* [提供テキスト]
2003年度 後期16・17回 細胞生物学セミナー
日時:12月2日(火)16:30~
場所:総合棟6階 クリエーションルーム
Subcellular localization of expansin mRNA in xylem
cells
Kyung-Hoan Im, Daniel J. Cosgrove, and Alen M. Jones
(2000)
Plant Physiol : 123, 463-470
植物細胞は、ミクロフィブリルや付着しているマトリックス多糖、蛋白質で形成される壁ネットワークを調節することによって拡張している。α−エクスパンシンと呼ばれる細胞壁蛋白ファミリーは壁を緩める要因であり、単離した細胞壁のセルロースミクロフィブリルとマトリックス多糖の間の非共有結合を分離させることによって、壁の伸長を促進していると考えられている。考えられている。また、高等植物の導管は、水輸送と植物体の機械的支持を主な機能とする木部組織の重要な構成要素で、それらを構成する個々の細胞である管状要素は、高等植物において最も特殊化の進んだ細胞群の一つである。現在、維管束誘導系を用いてヒャクニチソウの単離葉肉細胞からの、管状要素への細胞分化転換系の研究が進んでいる。今回著者らは、ヒャクニチソウの単離葉肉細胞から分化した管状要素から、新しい3つのエクスパンシンを明らかにし、それらの発現と壁の変化のタイミングを比較した。
著者らは、シロイヌナズナのエクスパンシン遺伝子EXP1,EXP9のミックスプローブを用いて、管状要素に誘導されたヒャクニチソウの培養細胞から作り出したcDNAライブラリーから、3つのα−エクスパンシンクローン(ZeExp1,
ZeExp2, ZeExp3)を単離し、その3つのcDNAの配列とシロイヌナズナのExp1を比較した。また、ノーザン解析によって、それらの発現と壁の変化のタイミングを比較した。二次壁の形成が始まる72時間後からZeExp1,
ZeExp2の発現量が減少したが、ZeExp3は発現に変化が見られなかった。

* [課題の要件]
提供テキストの「Plant Physiol : 123, 463-470」から「ZeExp2の発現量が減少したが、ZeExp3は発現に変化が見られなかった。」までを、一字一句変えずに書き写してください。

* [データセット項目]
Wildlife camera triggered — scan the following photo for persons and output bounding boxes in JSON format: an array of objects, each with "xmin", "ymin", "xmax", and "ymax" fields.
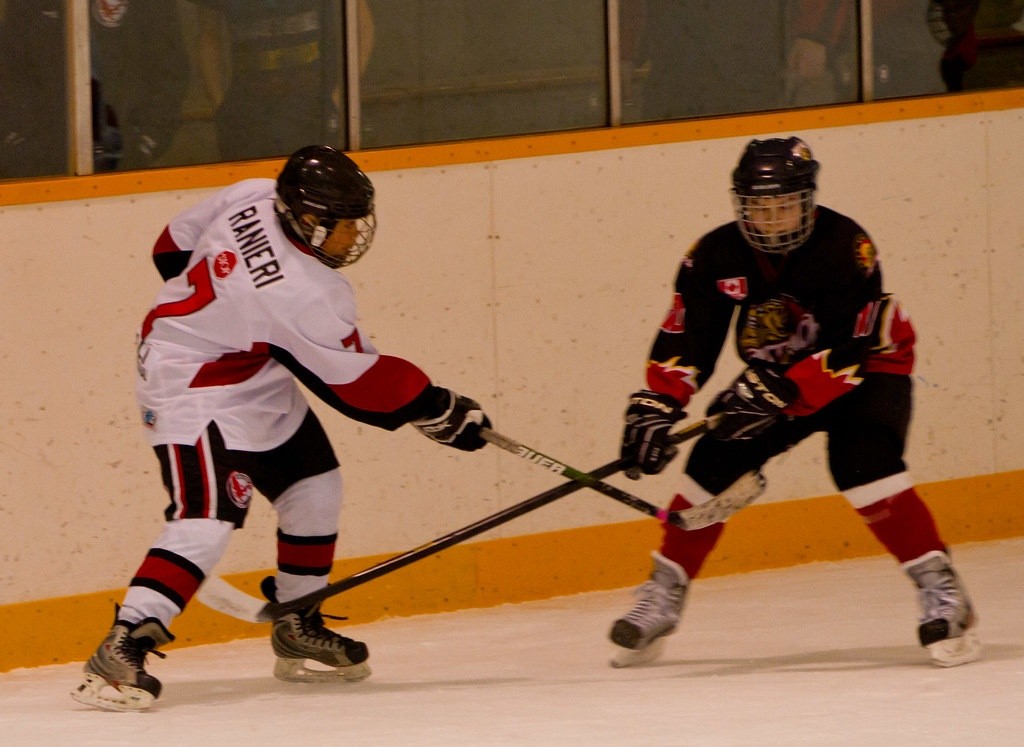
[
  {"xmin": 610, "ymin": 0, "xmax": 859, "ymax": 119},
  {"xmin": 1, "ymin": 0, "xmax": 378, "ymax": 180},
  {"xmin": 72, "ymin": 144, "xmax": 491, "ymax": 715},
  {"xmin": 924, "ymin": 1, "xmax": 1024, "ymax": 93},
  {"xmin": 599, "ymin": 136, "xmax": 980, "ymax": 667}
]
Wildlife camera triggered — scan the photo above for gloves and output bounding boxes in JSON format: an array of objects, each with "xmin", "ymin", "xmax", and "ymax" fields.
[
  {"xmin": 706, "ymin": 363, "xmax": 800, "ymax": 442},
  {"xmin": 410, "ymin": 386, "xmax": 491, "ymax": 452},
  {"xmin": 620, "ymin": 391, "xmax": 688, "ymax": 478}
]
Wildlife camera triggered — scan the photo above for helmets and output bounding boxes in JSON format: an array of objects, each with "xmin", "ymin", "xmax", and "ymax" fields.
[
  {"xmin": 729, "ymin": 136, "xmax": 820, "ymax": 253},
  {"xmin": 277, "ymin": 144, "xmax": 378, "ymax": 269}
]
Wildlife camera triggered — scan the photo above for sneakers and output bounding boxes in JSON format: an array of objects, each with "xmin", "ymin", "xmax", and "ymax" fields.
[
  {"xmin": 900, "ymin": 550, "xmax": 987, "ymax": 665},
  {"xmin": 608, "ymin": 550, "xmax": 692, "ymax": 668},
  {"xmin": 261, "ymin": 575, "xmax": 371, "ymax": 684},
  {"xmin": 71, "ymin": 602, "xmax": 177, "ymax": 712}
]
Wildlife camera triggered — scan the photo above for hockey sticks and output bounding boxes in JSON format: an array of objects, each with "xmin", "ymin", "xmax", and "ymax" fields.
[{"xmin": 193, "ymin": 413, "xmax": 722, "ymax": 625}]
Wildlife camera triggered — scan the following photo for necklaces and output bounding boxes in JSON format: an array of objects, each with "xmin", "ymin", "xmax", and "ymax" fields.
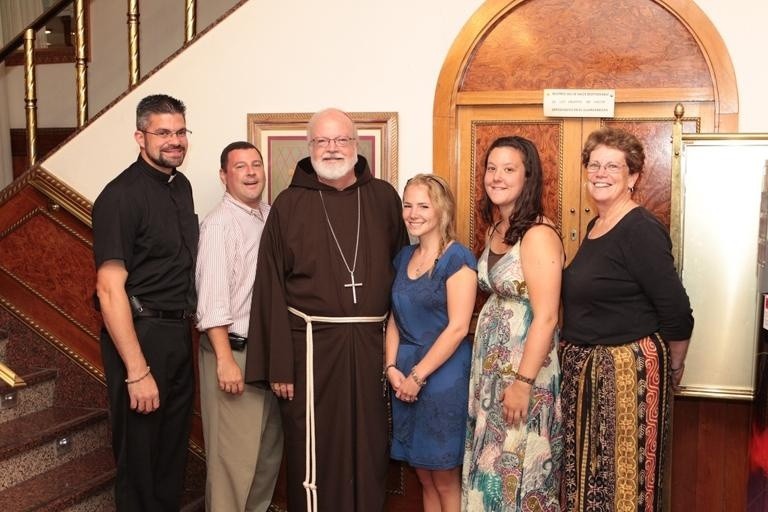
[
  {"xmin": 412, "ymin": 258, "xmax": 424, "ymax": 275},
  {"xmin": 319, "ymin": 186, "xmax": 364, "ymax": 303}
]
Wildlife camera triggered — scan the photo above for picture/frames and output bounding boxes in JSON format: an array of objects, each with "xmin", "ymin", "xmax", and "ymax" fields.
[{"xmin": 244, "ymin": 110, "xmax": 401, "ymax": 208}]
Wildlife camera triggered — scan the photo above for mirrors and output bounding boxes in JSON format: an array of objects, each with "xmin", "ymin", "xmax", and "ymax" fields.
[{"xmin": 5, "ymin": 0, "xmax": 92, "ymax": 68}]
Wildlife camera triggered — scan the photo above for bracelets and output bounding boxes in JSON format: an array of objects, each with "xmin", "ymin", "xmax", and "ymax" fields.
[
  {"xmin": 670, "ymin": 363, "xmax": 682, "ymax": 373},
  {"xmin": 384, "ymin": 364, "xmax": 397, "ymax": 371},
  {"xmin": 411, "ymin": 365, "xmax": 426, "ymax": 387},
  {"xmin": 515, "ymin": 372, "xmax": 534, "ymax": 385},
  {"xmin": 125, "ymin": 366, "xmax": 150, "ymax": 383}
]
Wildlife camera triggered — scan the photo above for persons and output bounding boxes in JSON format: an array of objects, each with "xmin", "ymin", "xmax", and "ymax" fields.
[
  {"xmin": 382, "ymin": 172, "xmax": 477, "ymax": 511},
  {"xmin": 459, "ymin": 136, "xmax": 562, "ymax": 511},
  {"xmin": 240, "ymin": 107, "xmax": 410, "ymax": 511},
  {"xmin": 193, "ymin": 142, "xmax": 286, "ymax": 511},
  {"xmin": 91, "ymin": 93, "xmax": 199, "ymax": 511},
  {"xmin": 557, "ymin": 129, "xmax": 695, "ymax": 511}
]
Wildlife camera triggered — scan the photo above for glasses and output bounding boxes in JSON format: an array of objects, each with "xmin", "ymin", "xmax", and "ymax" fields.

* [課題への回答]
Plant Physiol : 123, 463-470
植物細胞は、ミクロフィブリルや付着しているマトリックス多糖、蛋白質で形成される壁ネットワークを調節することによって拡張している。α−エクスパンシンと呼ばれる細胞壁蛋白ファミリーは壁を緩める要因であり、単離した細胞壁のセルロースミクロフィブリルとマトリックス多糖の間の非共有結合を分離させることによって、壁の伸長を促進していると考えられている。考えられている。また、高等植物の導管は、水輸送と植物体の機械的支持を主な機能とする木部組織の重要な構成要素で、それらを構成する個々の細胞である管状要素は、高等植物において最も特殊化の進んだ細胞群の一つである。現在、維管束誘導系を用いてヒャクニチソウの単離葉肉細胞からの、管状要素への細胞分化転換系の研究が進んでいる。今回著者らは、ヒャクニチソウの単離葉肉細胞から分化した管状要素から、新しい3つのエクスパンシンを明らかにし、それらの発現と壁の変化のタイミングを比較した。
著者らは、シロイヌナズナのエクスパンシン遺伝子EXP1,EXP9のミックスプローブを用いて、管状要素に誘導されたヒャクニチソウの培養細胞から作り出したcDNAライブラリーから、3つのα−エクスパンシンクローン(ZeExp1,
ZeExp2, ZeExp3)を単離し、その3つのcDNAの配列とシロイヌナズナのExp1を比較した。また、ノーザン解析によって、それらの発現と壁の変化のタイミングを比較した。二次壁の形成が始まる72時間後からZeExp1,
ZeExp2の発現量が減少したが、ZeExp3は発現に変化が見られなかった。